Saturday, February 22, 2014

Mussorgsky and Stravinsky

In a previous post (I think it was my longest yet), I said that Mussorgsky's style could almost not be described as Romantic, despite the time in which he lived.  As we get into more and more bizarre art, I think that Mussorgsky was way ahead of his time, and may have done exactly what Stravinsky and Co. were going for.  Stravinsky's The Rite of Spring (there is a definite "the" in the title here too) was so controversial and revolutionary because it was deliberately somewhat ugly, wild, unrefined, and inelegant--which are all exactly how Mussorgsky's style is generally characterized, although it is generally branded as Russian nationalism (Stravinsky was also portraying Russia's roots...)  Another piece that shows Mussorgsky at his most inelegant (his critics would say "technically incompetent," and there might be something to that) is St.
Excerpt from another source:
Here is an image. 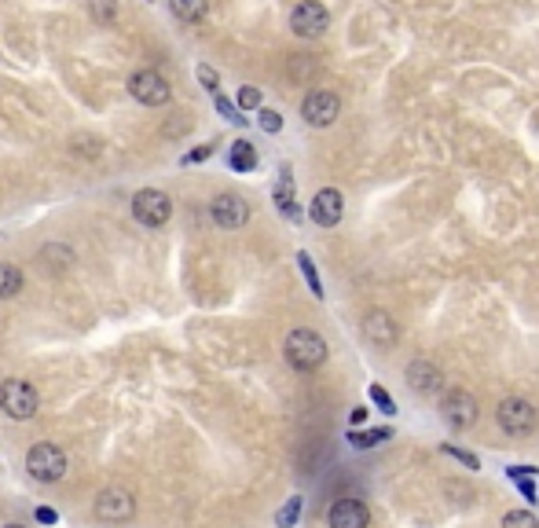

John's Eve on Bald Mountain, usually known as Night on Bald Mountain, a tone poem that portrays a witch's sabbath on a mountain at night.  It is almost exclusively known in a version very thoroughly revised by Rimsky-Korsakov, which makes for much easier listening but sounds like Rimsky-Korsakov, whose style is in many ways opposite to that of Mussorgsky.  Here is a recording of the original:

The bizarre orchestration, fragmented development, and overall ugliness of the piece, as well as its nightmarish subject matter, are a stark contrast to Rimsky-Korsakov's perfect orchestration and carefully structured pieces.  It's not much of a contrast at all, though, to Stravinsky's The Rite of Spring--in fact, I think that Night on Bald Mountain in this version is strangely more disconcerting; at least there's a single idea that's fairly clearly expressed in The Rite of Spring.  At best, Mussorgsky's piece is revolutionary, keeping the listener off balance in a fashion that mirrors his subject.  At worst, it is an incompetent, aimless mashup of half-written ideas.  I personally love this piece; whether or not Mussorgsky was actually capable of writing in a more traditional style, I think he still managed to achieve a spot-on tone for this piece by leaving it, in a sense, only partially written.